* During a 60-day grace period, you cannot be charged a late fee if you mistakenly send your mortgage payment to the old servicer
* The new servicer cannot report to a credit bureau that payments were late.
* Write to the servicer if you think there are any problems with your account.
* Within 60 business days of receiving your inquiry, the servicer must correct your account or determine it is accurate.
* Do not subtract any disputed amount from your mortgage payment. The servicer may consider this different amount to be a partial payment and declare the mortgage in default.
Bureau of Consumer Protection
Office of Consumer & Business Education
When you apply for a home mortgage, you may think that the lender, or loan originator, will service the loan until it is paid off or your house is sold. This is not always true. In today's market, mortgage servicing rights often are bought and sold.
If you are notified that your home mortgage servicing has been sold to another company, you may wonder how it will affect your loan terms and monthly payments. Some consumers have complained that they were not given enough notice of loan servicing transfers and were unfairly charged late fees and penalties.
In 1990, the National Affordable Housing Act was passed to address some of these concerns. This brochure explains what a mortgage servicer does and what your rights are under the Housing Act It also tells what you can do if you have a complaint about the transfer of your loan servicing.
When your escrow account is first established, your mortgage servicer must give you a statement telling you the estimated taxes, insurance premiums and other charges that are anticipated over the next 12 months and the expected totals of those payments.
The mortgage servicer also is required to give you an annual statement that details the activity of your escrow account. This statement shows your account balance and reflects payments for property taxes and homeowners insurance.
Provide a disclosure statement.
The disclosure statement says whether the lender intends to sell the mortgage servicing immediately; whether the mortgage servicing can be sold at any time during the life of the loan; and the percentage of loans the lender has sold previously. During 1992, lenders must disclose the percentage of loans for which the servicing was sold in 1990 and 1991. This will change beginning in 1993, when lenders will have to report figures for the previous three years. The percentages will be noted in the ranges 0-25%, 26-50%, 51-75%, and 76-100%. The lender also must provide information about servicing procedures, transfer practices, and complaint resolution.

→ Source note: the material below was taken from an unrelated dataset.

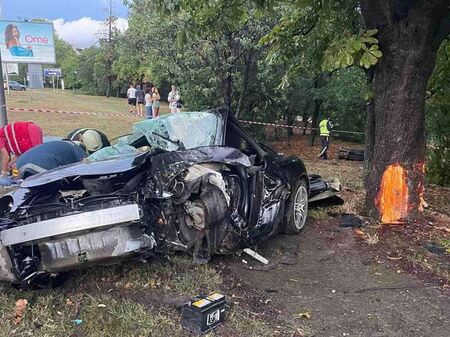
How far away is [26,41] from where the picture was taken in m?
24.6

If you have a face-to-face interview with a lender, you must receive the disclosure statement at the time of the loan application. If you apply for a loan by mail, the lender has three business days to send you the disclosure statement after receiving your application. If you do not return a signed disclosure statement, the lender cannot fund a mortgage for you.

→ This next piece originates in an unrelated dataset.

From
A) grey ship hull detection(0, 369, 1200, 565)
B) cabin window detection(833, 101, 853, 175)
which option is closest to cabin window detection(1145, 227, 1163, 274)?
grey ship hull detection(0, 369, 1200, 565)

* The lender terminates the contract because, for example, you have defaulted on the loan.
* The servicer files for bankruptcy.
* The Federal Deposit Insurance Corporation or the Resolution Trust Corporation begins proceedings to take over the servicer's operations.
* the name and address of the new servicer.
* the date the current servicer will stop accepting mortgage payments, and the date the new servicer will begin accepting them.
* free or collect call telephone numbers for both the current servicer and the new servicer that you can call for information about the transfer of service.
* Information that tells whether you can continue any option insurance, such as mortgage life or disability insurance, and what action, if any, you must take to maintain coverage. You also must be told whether the insurance terms will change.
* A statement that the transfer will not affect any terms or conditions of the contract you signed with the original mortgage company, other than terms directly related to the servicing of such loan. For example, if your old lender did not require an escrow account, but allowed you to pay property taxes and insurance premiums on your own, the new servicer cannot demand that you establish such an account.
Within 20 business days of receiving your inquiry, the servicer must send you a written response acknowledging your inquiry. Within 60 business days, the servicer must either correct your account or determine it is accurate. The servicer must send you a written notice of what action it took and why.
Do not subtract any disputed amount from your mortgage payment. Many mortgage servicers will refuse to accept what they consider to be partial payments. They may return the check and charge a late fee, or declare the mortgage is in default and start foreclosure proceedings.
You also can send your complaint to the FTC. Write to: Correspondence B ranch, Federal Trade Commission, Washington, D.C. 20580. Although the FTC generally does not intervene in individual cases, the information you provide may indicate a pattern of possible law violations requiting action by the Commission.
You also may want to contact an attorney to advise you of your legal rights. Under the National Affordable Housing Act, consumers can initiate class action suits and obtain actual damages, plus additional damages, for a pattern or practice of noncompliance. In successful actions, consumers also may obtain court costs and attorneys fees.